There was one blast of furious trumpeting from the lines, and then the silence shut down on everything, and Kala Nag began to move. Sometimes a tuft of high grass washed along his sides as a wave washes along the sides of a ship, and sometimes a cluster of wild-pepper vines would scrape along his back, or a bamboo would creak where his shoulder touched it. But between those times he moved absolutely without any sound, drifting through the thick Garo forest as though it had been smoke. He was going uphill, but though Little Toomai watched the stars in the rifts of the trees, he could not tell in what direction.
Then Kala Nag reached the crest of the ascent and stopped for a minute, and Little Toomai could see the tops of the trees lying all speckled and furry under the moonlight for miles and miles, and the blue-white mist over the river in the hollow. Toomai leaned forward and looked, and he felt that the forest was awake below him—awake and alive and crowded. A big brown fruit-eating bat brushed past his ear; a porcupine’s quills rattled in the thicket; and in the darkness between the tree stems he heard a hog-bear digging hard in the moist warm earth, and snuffing as it digged.

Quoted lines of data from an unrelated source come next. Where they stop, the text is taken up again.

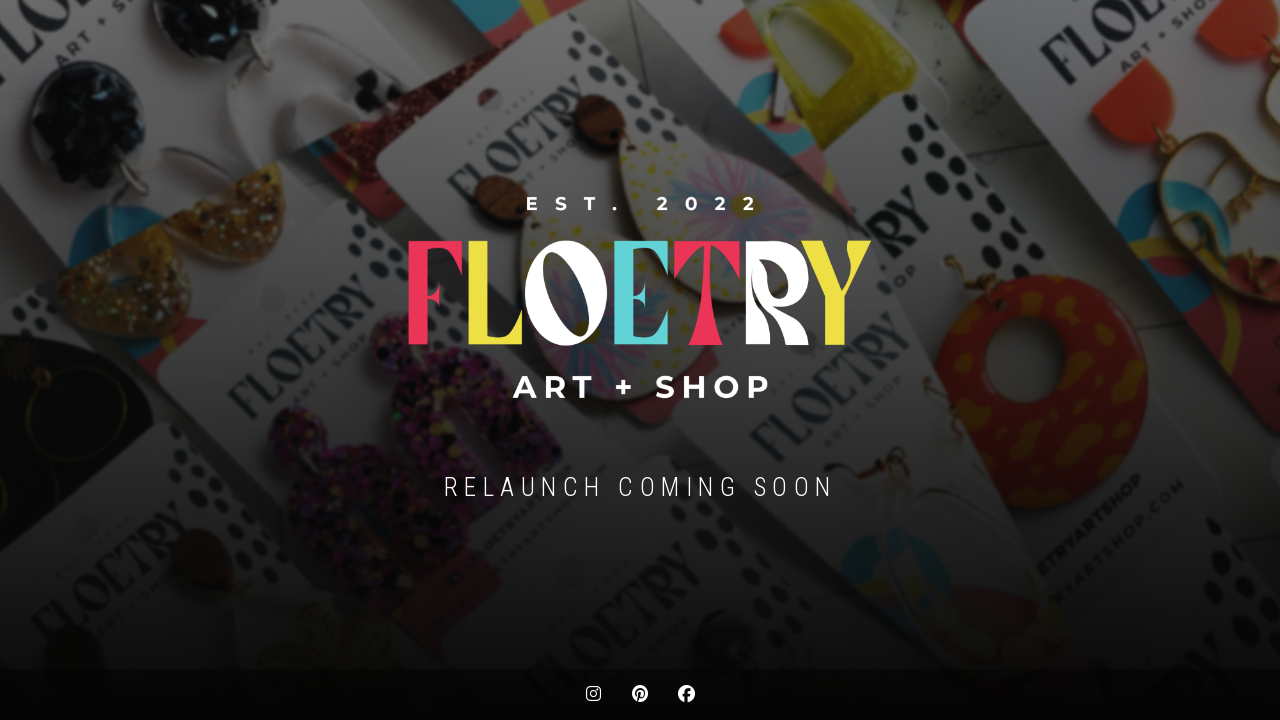

--- FILE ---
content_type: text/html; charset=UTF-8
request_url: http://floetryart.com/
body_size: 6198
content:
<!DOCTYPE html>

<html lang="en-US">
    <head>
    	<meta charset="UTF-8">
    	<meta name="viewport" content="width=device-width, initial-scale=1">

        <!-- SEO -->
<title>Floetry Art + Shop</title><meta name="description" content="Creative Custom Apparel, Jewelry, and Accessories"/>
<!-- og meta for facebook, googleplus -->
<meta property="og:title" content="Floetry Art + Shop"/>
<meta property="og:description" content="Creative Custom Apparel, Jewelry, and Accessories"/>
<meta property="og:url" content="https://floetryartshop.com"/>
<meta property="og:type" content="website" />
<meta property="og:image" content="https://floetryartshop.com/wp-content/uploads/2023/08/backgroundff-1024x576.jpg"/>

<!-- twitter meta -->
<meta name="twitter:card" content="summary_large_image"/>
<meta name="twitter:title" content="Floetry Art + Shop"/>
<meta name="twitter:description" content="Creative Custom Apparel, Jewelry, and Accessories"/>
<meta name="twitter:url" content="https://floetryartshop.com"/>
<meta name="twitter:image" content="https://floetryartshop.com/wp-content/uploads/2023/08/backgroundff-1024x576.jpg"/>

<link rel="icon" href="https://floetryartshop.com/wp-content/uploads/2022/04/cropped-hoodie-with-logo-2-32x32.jpg" sizes="32x32" />
<link rel="icon" href="https://floetryartshop.com/wp-content/uploads/2022/04/cropped-hoodie-with-logo-2-192x192.jpg" sizes="192x192" />
<link rel="apple-touch-icon" href="https://floetryartshop.com/wp-content/uploads/2022/04/cropped-hoodie-with-logo-2-180x180.jpg" />
<meta name="msapplication-TileImage" content="https://floetryartshop.com/wp-content/uploads/2022/04/cropped-hoodie-with-logo-2-270x270.jpg" />
<link rel="stylesheet" href="http://floetryartshop.com/wp-content/plugins/cmp-coming-soon-maintenance/themes/hardwork/style.css?v=4.1.16" type="text/css" media="all">
<link rel="stylesheet" href="http://floetryartshop.com/wp-content/plugins/cmp-coming-soon-maintenance/css/animate.min.css">
<link href="https://cdnjs.cloudflare.com/ajax/libs/font-awesome/6.7.2/css/all.min.css" rel="stylesheet" >
<link href="https://fonts.googleapis.com/css?family=Roboto+Condensed:300%7CMontserrat:400,700,400&amp;subset=greek,cyrillic-ext,latin-ext,cyrillic,latin,vietnamese,greek-ext" rel="stylesheet">


        <style>
            body,input {font-family:'Montserrat', 'sans-serif';color:#ffffff;}
                            .social-list {background-color: rgba(0,0,0,0.4);}
                            a {color:#ffffff;}
            h1,h2,h3,h4,h5,h6 {font-family:'Roboto Condensed', 'sans-serif';}
            body {font-size:17px; letter-spacing: 0px; font-weight:400;; }
            h1:not(.text-logo),h2, h3,h4,h5,h6,.text-logo-wrapper {font-size:1.4705882352941em;letter-spacing: 6.5px; font-weight:300;font-style: normal;; }
            h1 {font-weight:300;font-style: normal;;}
        </style>

        

<style>
    .wp-video {margin: 0 auto;}
    .wp-video-shortcode {max-width: 100%;}
    .grecaptcha-badge {display: none!important;}
    .text-logo {display: inline-block;}
    #gdpr-checkbox {-webkit-appearance: checkbox;-moz-appearance: checkbox;width: initial;height: initial;}
    #counter.expired {display: none; }
    input, button {
        box-shadow: inset 0 0 0 0 !important;
        -webkit-box-shadow: inset 0 0 0 0 !important;
        -webkit-appearance: none;
        outline: none;
    }
</style>


    <!-- blur effect -->
    <style>
        #background-image,
        .slide-background,
        .video-banner {filter:blur(1.5px);}
        #background-image,
        .video-banner,
        .background-overlay,
        .slide-background {transform:scale(1.1);}
        #background-wrapper, #slider-wrapper {overflow:hidden;}
        #background-image:not(.slide) {background-attachment: initial;}
    </style>

    

    </head>


    <body id="body">
        <div id="background-wrapper">

         <div id="background-image" class="image" style="background-image:url('https://floetryartshop.com/wp-content/uploads/2023/08/backgroundff.jpg')"></div><div class="background-overlay solid-color" style="background-color:#0a0a0a;opacity:0.5"></div>
        </div>

        
        <section class="section section-body">
            <div class="logo-wrapper image"><a href="https://floetryartshop.com" style="text-decoration:none"><img src="https://floetryartshop.com/wp-content/uploads/2022/04/FloetryArtShop-Colors.png" class="graphic-logo" alt="logo"></a></div><h2 class="cmp-title animated ">RELAUNCH COMING SOON</h2>         
         </section>
        <ul class="social-list"><li class="social-child"><a href="https://instagram.com/floetryartshop" target="top" class="social-instagram"><i class="fab fa-instagram" aria-hidden="true"></i></a></li><li class="social-child"><a href="https://pinterest.com/floetryartshop" target="top" class="social-pinterest"><i class="fab fa-pinterest" aria-hidden="true"></i></a></li><li class="social-child"><a href="https://facebook.com/floetryartshop" target="top" class="social-facebook"><i class="fab fa-facebook" aria-hidden="true"></i></a></li></ul>
    <!-- Fade in background image after load -->
    <script>
        window.addEventListener("load",function(event) {
            init();
        });

        function init(){

            var image = document.getElementById('background-image');
            var body = document.getElementById('body');
            
            if ( image === null ) {
                image = document.getElementById('body');
            } 

            if ( image != null ) {
                if ( image.className !== 'image-unsplash') {
                    image.classList.add('loaded');
                    body.classList.add('loaded');
                }
            }

                    }
    </script>

    
<!-- Build by CMP – Coming Soon Maintenance Plugin by NiteoThemes -->
<!-- Visit plugin page https://wordpress.org/plugins/cmp-coming-soon-maintenance/ -->
<!-- More CMP Themes on https://niteothemes.com -->
    </body>

</html>


<!-- Page supported by LiteSpeed Cache 7.7 on 2026-01-20 23:07:24 -->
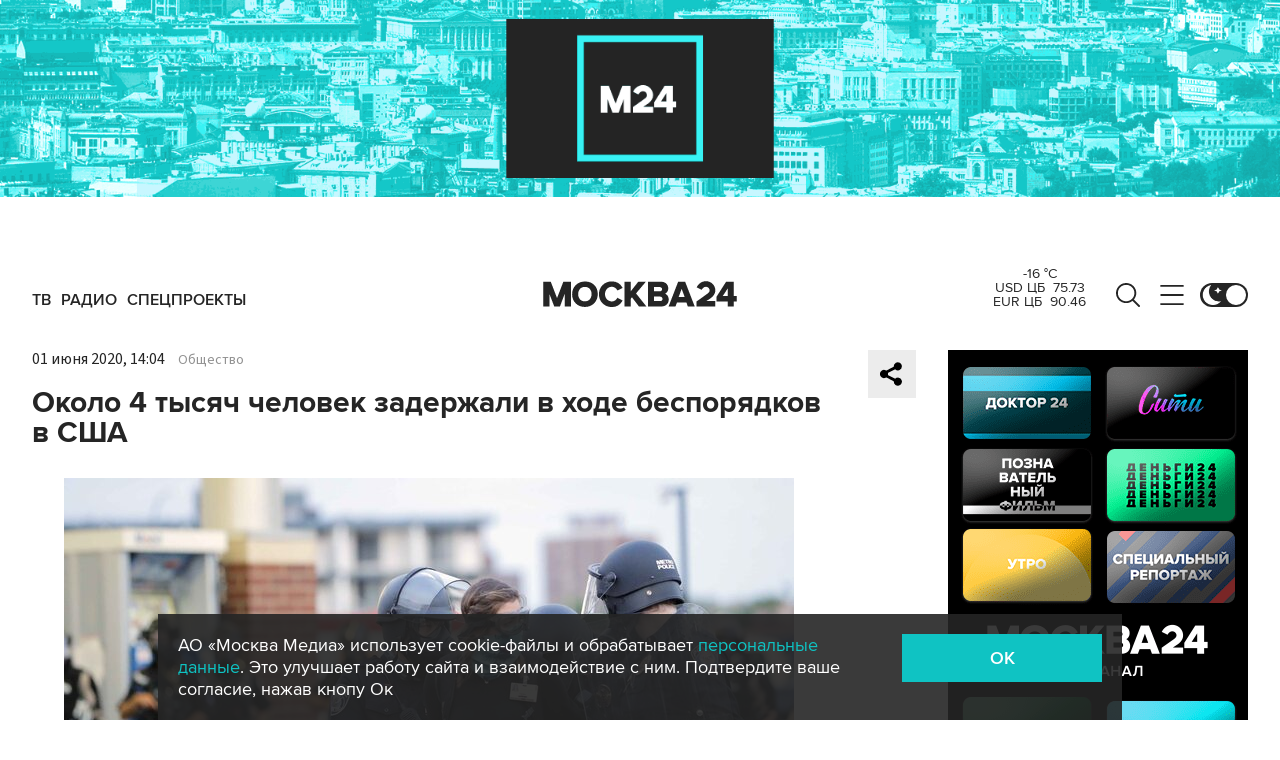

--- FILE ---
content_type: text/html; charset=utf-8
request_url: https://www.m24.ru/widgets/telegram
body_size: 1353
content:
<div class="b-telegram-widget">

	<p class="b-telegram-widget__header"><a href="https://s.m24.ru/mPdnEL" target="_blank">Москва 24 в Telegram</a></p>

	<div class="b-telegram-widget-slider-wrapper"><div class="b-telegram-widget-slider glide">
		<div class="glide__track" data-glide-el="track">
			<div class="b-telegram-widget-list glide__slides">
				<div class="glide__slide">
					<div class="b-telegram-widget-list__item b-effect">
						<p class="b-telegram-widget-list__title"><a href="https://t.me/infomoscow24/105156" target="_blank"><i class="b-list__img"><img src="/b/d/nBkSUhL2h1Ivkc6wIL6BrNOp2Z338pj20yfMh_fH_nKUPXuaDyXTjHou4MVO6BCVoZKf9GqVe5Q_CPawk214LyWK9G1N5ho=nqSvfs1mThWS05LD_x9HhA.jpg" width="300" height="169" alt="" loading="lazy" /></i><span>Через MAX планируют заключать трудовые договоры с 1 сентября</span></a></p>
					</div>
				</div>
				<div class="glide__slide">
					<div class="b-telegram-widget-list__item b-effect">
						<p class="b-telegram-widget-list__title"><a href="https://t.me/infomoscow24/105115" target="_blank"><i class="b-list__img"><img src="/b/d/nBkSUhL2h1Ivkc6yJb6BrNOp2Z338pj20yfMh_fH_nKUPXuaDyXTjHou4MVO6BCVoZKf9GqVe5Q_CPawk214LyWK9G1N5ho=YU_AcsB-rcQYianfVwSuGQ.jpg" width="300" height="169" alt="" loading="lazy" /></i><span>В феврале гаджеты подорожают на 10–30%</span></a></p>
					</div>
				</div>
				<div class="glide__slide">
					<div class="b-telegram-widget-list__item b-effect">
						<p class="b-telegram-widget-list__title"><a href="https://t.me/infomoscow24/105122" target="_blank"><i class="b-list__img"><img src="/b/d/nBkSUhL2h1Ivkc6yJ76BrNOp2Z338pj20yfMh_fH_nKUPXuaDyXTjHou4MVO6BCVoZKf9GqVe5Q_CPawk214LyWK9G1N5ho=ZlSQFTBrlcvRdPf3DzDHFg.jpg" width="300" height="169" alt="" loading="lazy" /></i><span>Мораторий на блокировку Telegram и WhatsApp хотят ввести в России</span></a></p>
					</div>
				</div>
				<div class="glide__slide">
					<div class="b-telegram-widget-list__item b-effect">
						<p class="b-telegram-widget-list__title"><a href="https://t.me/infomoscow24/105144" target="_blank"><i class="b-list__img"><img src="/b/d/nBkSUhL2h1Ivkc6zL76BrNOp2Z338pj20yfMh_fH_nKUPXuaDyXTjHou4MVO6BCVoZKf9GqVe5Q_CPawk214LyWK9G1N5ho=c5HicvqjchAILpt6ddXkqA.jpg" width="300" height="169" alt="" loading="lazy" /></i><span>Московская лыжная неделя пройдет в столице 4-8 февраля</span></a></p>
					</div>
				</div>
				<div class="glide__slide">
					<div class="b-telegram-widget-list__item b-effect">
						<p class="b-telegram-widget-list__title"><a href="https://t.me/infomoscow24/105131" target="_blank"><i class="b-list__img"><img src="/b/d/nBkSUhL2h1Ivkc6zIL6BrNOp2Z338pj20yfMh_fH_nKUPXuaDyXTjHou4MVO6BCVoZKf9GqVe5Q_CPawk214LyWK9G1N5ho=hFz7dtLCRjiRIq630ULPAg.jpg" width="300" height="169" alt="" loading="lazy" /></i><span>Вспышка гриппа ждет россиян в феврале</span></a></p>
					</div>
				</div>
				<div class="glide__slide">
					<div class="b-telegram-widget-list__item b-effect">
						<p class="b-telegram-widget-list__title"><a href="https://t.me/infomoscow24/105123" target="_blank"><i class="b-list__img"><img src="/b/d/nBkSUhL2h1Ivkc6zIb6BrNOp2Z338pj20yfMh_fH_nKUPXuaDyXTjHou4MVO6BCVoZKf9GqVe5Q_CPawk214LyWK9G1N5ho=ZtFTRSrI2j913AGj_Vj7hQ.jpg" width="300" height="169" alt="" loading="lazy" /></i><span>Собянин присвоил название &quot;Новорижская&quot; одной из строящихся станций метро</span></a></p>
					</div>
				</div>
				<div class="glide__slide">
					<div class="b-telegram-widget-list__item b-effect">
						<p class="b-telegram-widget-list__title"><a href="https://t.me/infomoscow24/105114" target="_blank"><i class="b-list__img"><img src="/b/d/nBkSUhL2h1Ivkc6zI76BrNOp2Z338pj20yfMh_fH_nKUPXuaDyXTjHou4MVO6BCVoZKf9GqVe5Q_CPawk214LyWK9G1N5ho=YcoDItrd4jC8IV-LpWySig.jpg" width="300" height="169" alt="" loading="lazy" /></i><span>Высота сугробов в Москве повторила 32-летний рекорд</span></a></p>
					</div>
				</div>
				<div class="glide__slide">
					<div class="b-telegram-widget-list__item b-effect">
						<p class="b-telegram-widget-list__title"><a href="https://t.me/infomoscow24/105099" target="_blank"><i class="b-list__img"><img src="/b/d/nBkSUhL2h1Ivkc6zJL6BrNOp2Z338pj20yfMh_fH_nKUPXuaDyXTjHou4MVO6BCVoZKf9GqVe5Q_CPawk214LyWK9G1N5ho=impbuTLoNicC2BLnYSodHA.jpg" width="300" height="169" alt="" loading="lazy" /></i><span>До 350 тысяч готовы платить опытным сантехникам в Москве</span></a></p>
					</div>
				</div>
				<div class="glide__slide">
					<div class="b-telegram-widget-list__item b-effect">
						<p class="b-telegram-widget-list__title"><a href="https://t.me/infomoscow24/105104" target="_blank"><i class="b-list__img"><img src="/b/d/nBkSUhL2h1IvnsixIr6BrNOp2Z338pj20yfMh_fH_nKUPXuaDyXTjHou4MVO6BCVoZKf9GqVe5Q_CPawk214LyWK9G1N5ho=gpe96ldmJ8yKXaewrJDkWg.jpg" width="300" height="169" alt="" loading="lazy" /></i><span>Трамп нацелился на популярное туристическое направление москвичей</span></a></p>
					</div>
				</div>
				<div class="glide__slide">
					<div class="b-telegram-widget-list__item b-effect">
						<p class="b-telegram-widget-list__title"><a href="https://t.me/infomoscow24/105110" target="_blank"><i class="b-list__img"><img src="/b/d/nBkSUhL2h1IvnsixJL6BrNOp2Z338pj20yfMh_fH_nKUPXuaDyXTjHou4MVO6BCVoZKf9GqVe5Q_CPawk214LyWK9G1N5ho=i7pNQkdZb9zQWkXIRMxfSw.jpg" width="300" height="169" alt="" loading="lazy" /></i><span>В Москву на смену снегопаду пришли морозы</span></a></p>
					</div>
				</div>
			</div>
		</div>
		<div class="glide__arrows" data-glide-el="controls">
			<button class="glide__arrow glide__arrow--prev" data-glide-dir="<"></button>
			<button class="glide__arrow glide__arrow--next" data-glide-dir=">"></button>
		</div>
	</div></div>

</div>


--- FILE ---
content_type: application/javascript
request_url: https://smi2.ru/counter/settings?payload=CImVAjokYWU5MDJiNDMtNjljZS00MTJhLWEzODctNTU1ZTM5N2MxYjMy&cb=_callbacks____0ml18uz62
body_size: 1510
content:
_callbacks____0ml18uz62("[base64]");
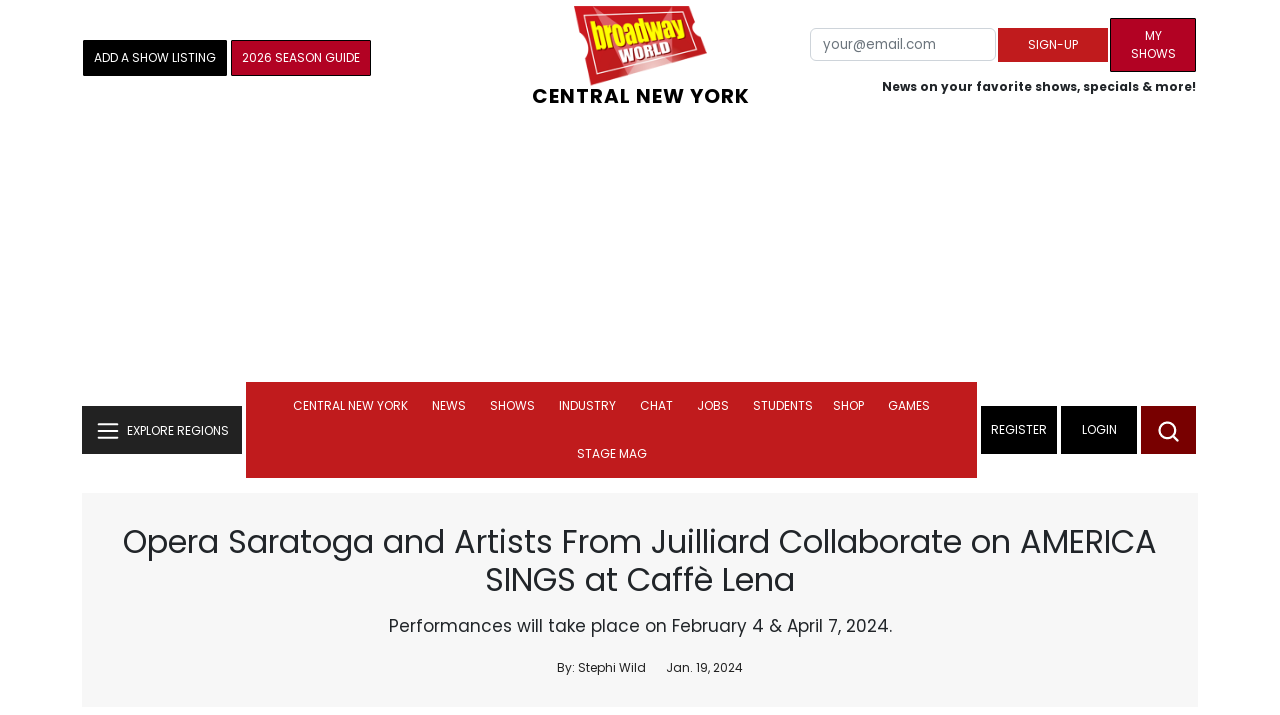

--- FILE ---
content_type: text/html; charset=UTF-8
request_url: https://cloud.broadwayworld.com/recommendednew2023.php
body_size: 7320
content:
<html><head><link rel="preconnect" href="https://cloudimages.broadwayworld.com">
<link rel="dns-prefetch" href="https://cloudimages.broadwayworld.com"><meta name="googlebot" content="noindex,indexifembedded" />
<title>Recommended for You</title>

<Style type="text/css">@charset UTF-8;body{font-family: -apple-system, BlinkMacSystemFont, "Segoe UI", Roboto, "Helvetica Neue", Arial, "Noto Sans", sans-serif, "Apple Color Emoji", "Segoe UI Emoji", "Segoe UI Symbol", "Noto Color Emoji" !important;margin:0;padding:0;background:#ffffff;font-display:auto;}a{margin:0;margin-left:10px;margin:10px 0 10px;font-weight:600;font-size: 15px;line-height:18px;letter-spacing: -.4px;color:#313131;text-decoration:none;}img{max-width:100%;height:auto};a:hover{color:#b20223}.cp{float:left;padding-right:10px;height: 100px;width:100px;margin-bottom:10px;}</style></head><body><Div style="width:100%;height:460px;">



<div style="display:block;height:110px;width:100%;word-break: break-word;overflow:hidden;"><h4><a target="_top" style="word-break: break-word;" href="https://www.broadwayworld.com/article/Major-Snowstorm-Headed-Toward-NYC-Does-Broadway-Close-Down-Because-of-Snow-20260123" 
    onclick="trackArticleClick('views_based', '1', 'views DESC', '2407375', '2407375')"><img loading="lazy" decoding="async" style="width:100px;height:100px;" width="100" height="100" src="https://cloudimages2.broadwayworld.com/upload13/2407375/100-a412386deb2d87baad0c6dd8f060b9b6.jpg?format=webp&amp;width=100&amp;quality=80" srcset="https://cloudimages2.broadwayworld.com/columnpiccloud/200200-a412386deb2d87baad0c6dd8f060b9b6.jpg?format=webp&amp;width=200&amp;quality=80 2x" alt="Broadway Shows Weather the Storm: Disney Shows Cancel for Sunday" class="cp"/>Broadway Shows Weather the Storm: Disney Shows Cancel for Sunday</a></h4></div><div style="display:block;height:110px;width:100%;word-break: break-word;overflow:hidden;"><h4><a target="_top" style="word-break: break-word;" href="https://www.broadwayworld.com/article/The-Business-Behind-Broadway-When-and-Why-Shows-Open-or-Close-20260124" 
    onclick="trackArticleClick('views_based', '1', 'views DESC', '2375204', '2375204')"><img loading="lazy" decoding="async" style="width:100px;height:100px;" width="100" height="100" src="https://cloudimages2.broadwayworld.com/upload13/2375204/100-e145fe88c6188ad123a6f38f5e81f4ec.jpg?format=webp&amp;width=100&amp;quality=80" srcset="https://cloudimages2.broadwayworld.com/columnpiccloud/200200-e145fe88c6188ad123a6f38f5e81f4ec.jpg?format=webp&amp;width=200&amp;quality=80 2x" alt="The Business Behind Broadway: When and Why Shows Open or Close" class="cp"/>The Business Behind Broadway: When and Why Shows Open or Close</a></h4></div><div style="display:block;height:110px;width:100%;word-break: break-word;overflow:hidden;"><h4><a target="_top" style="word-break: break-word;" href="https://www.broadwayworld.com/article/Mandy-Patinkin-Shares-Encouraging-Words-for-Jonathan-Bailey-Ahead-of-SUNDAY-IN-THE-PARK-WITH-GEORGE-20260122" 
    onclick="trackArticleClick('views_based', '1', 'views DESC', '2407179', '2407179')"><img loading="lazy" decoding="async" style="width:100px;height:100px;" width="100" height="100" src="https://cloudimages2.broadwayworld.com/upload13/2407179/100-1add50db58f9419dd6039f38e8bfa487.jpg?format=webp&amp;width=100&amp;quality=80" srcset="https://cloudimages2.broadwayworld.com/columnpiccloud/200200-1add50db58f9419dd6039f38e8bfa487.jpg?format=webp&amp;width=200&amp;quality=80 2x" alt="Mandy Patinkin Shares Advice for Jonathan Bailey Ahead of SUNDAY" class="cp"/>Mandy Patinkin Shares Advice for Jonathan Bailey Ahead of SUNDAY</a></h4></div><div style="display:block;height:110px;width:100%;word-break: break-word;overflow:hidden;"><h4><a target="_top" style="word-break: break-word;" href="https://www.broadwayworld.com/article/RENT-Reunion-Panel-and-More-Set-For-BroadwayCon-2026-20260121" 
    onclick="trackArticleClick('views_based', '1', 'views DESC', '2406835', '2406835')"><img loading="lazy" decoding="async" style="width:100px;height:100px;" width="100" height="100" src="https://cloudimages2.broadwayworld.com/columnpiccloud/300-f472e6b4cd6c4a6062546fab0c2c33b1.jpg?format=webp&amp;width=100&amp;quality=80" srcset="https://cloudimages2.broadwayworld.com/columnpiccloud/300-f472e6b4cd6c4a6062546fab0c2c33b1.jpg?format=webp&amp;width=200&amp;quality=80 2x" alt="RENT Reunion Panel and More Set For BroadwayCon 2026" class="cp"/>RENT Reunion Panel and More Set For BroadwayCon 2026</a></h4></div><div style="display:block;height:110px;width:100%;word-break: break-word;overflow:hidden;"><h4><a target="_top" style="word-break: break-word;" href="https://www.broadwayworld.com/article/Jeremy-Jordan-Will-Take-Over-as-Bobby-Darin-in-JUST-IN-TIME-20260122" 
    onclick="trackArticleClick('views_based', '1', 'views DESC', '2406943', '2406943')"><img loading="lazy" decoding="async" style="width:100px;height:100px;" width="100" height="100" src="https://cloudimages2.broadwayworld.com/upload13/2406943/100-4fd3229a9a543a14afea906743411b43.jpg?format=webp&amp;width=100&amp;quality=80" srcset="https://cloudimages2.broadwayworld.com/columnpiccloud/200200-4fd3229a9a543a14afea906743411b43.jpg?format=webp&amp;width=200&amp;quality=80 2x" alt="Jeremy Jordan Will Take Over as &#039;Bobby Darin&#039; in JUST IN TIME" class="cp"/>Jeremy Jordan Will Take Over as 'Bobby Darin' in JUST IN TIME</a></h4></div><div style="display:block;height:110px;width:100%;word-break: break-word;overflow:hidden;"><h4><a target="_top" style="word-break: break-word;" href="https://www.broadwayworld.com/article/Ben-Crawford-and-More-Complete-the-Cast-of-THE-LOST-BOYS-on-Broadway-20260123" 
    onclick="trackArticleClick('views_based', '1', 'views DESC', '2407313', '2407313')"><img loading="lazy" decoding="async" style="width:100px;height:100px;" width="100" height="100" src="https://cloudimages2.broadwayworld.com/upload13/2407313/100-4579d49b2292bb64e1a88d5e5961c6fb.jpg?format=webp&amp;width=100&amp;quality=80" srcset="https://cloudimages2.broadwayworld.com/columnpiccloud/200200-4579d49b2292bb64e1a88d5e5961c6fb.jpg?format=webp&amp;width=200&amp;quality=80 2x" alt="Ben Crawford and More Complete the Cast of THE LOST BOYS on Broadway" class="cp"/>Ben Crawford and More Complete the Cast of THE LOST BOYS on Broadway</a></h4></div><? mysqli_close($link);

Then the branches closed over his head again, and Kala Nag began to go down into the valley—not quietly this time, but as a runaway gun goes down a steep bank—in one rush. The huge limbs moved as steadily as pistons, eight feet to each stride, and the wrinkled skin of the elbow points rustled. The undergrowth on either side of him ripped with a noise like torn canvas, and the saplings that he heaved away right and left with his shoulders sprang back again and banged him on the flank, and great trails of creepers, all matted together, hung from his tusks as he threw his head from side to side and plowed out his pathway. Then Little Toomai laid himself down close to the great neck lest a swinging bough should sweep him to the ground, and he wished that he were back in the lines again.
The grass began to get squashy, and Kala Nag’s feet sucked and squelched as he put them down, and the night mist at the bottom of the valley chilled Little Toomai. There was a splash and a trample, and the rush of running water, and Kala Nag strode through the bed of a river, feeling his way at each step. Above the noise of the water, as it swirled round the elephant’s legs, Little Toomai could hear more splashing and some trumpeting both upstream and down—great grunts and angry snortings, and all the mist about him seemed to be full of rolling, wavy shadows.
“Ai!” he said, half aloud, his teeth chattering. “The elephant-folk are out tonight. It is the dance, then!”
Kala Nag swashed out of the water, blew his trunk clear, and began another climb. But this time he was not alone, and he had not to make his path. That was made already, six feet wide, in front of him, where the bent jungle-grass was trying to recover itself and stand up. Many elephants must have gone that way only a few minutes before. Little Toomai looked back, and behind him a great wild tusker with his little pig’s eyes glowing like hot coals was just lifting himself out of the misty river. Then the trees closed up again, and they went on and up, with trumpetings and crashings, and the sound of breaking branches on every side of them.
At last Kala Nag stood still between two tree-trunks at the very top of the hill. They were part of a circle of trees that grew round an irregular space of some three or four acres, and in all that space, as Little Toomai could see, the ground had been trampled down as hard as a brick floor. Some trees grew in the center of the clearing, but their bark was rubbed away, and the white wood beneath showed all shiny and polished in the patches of moonlight. There were creepers hanging from the upper branches, and the bells of the flowers of the creepers, great waxy white things like convolvuluses, hung down fast asleep. But within the limits of the clearing there was not a single blade of green—nothing but the trampled earth.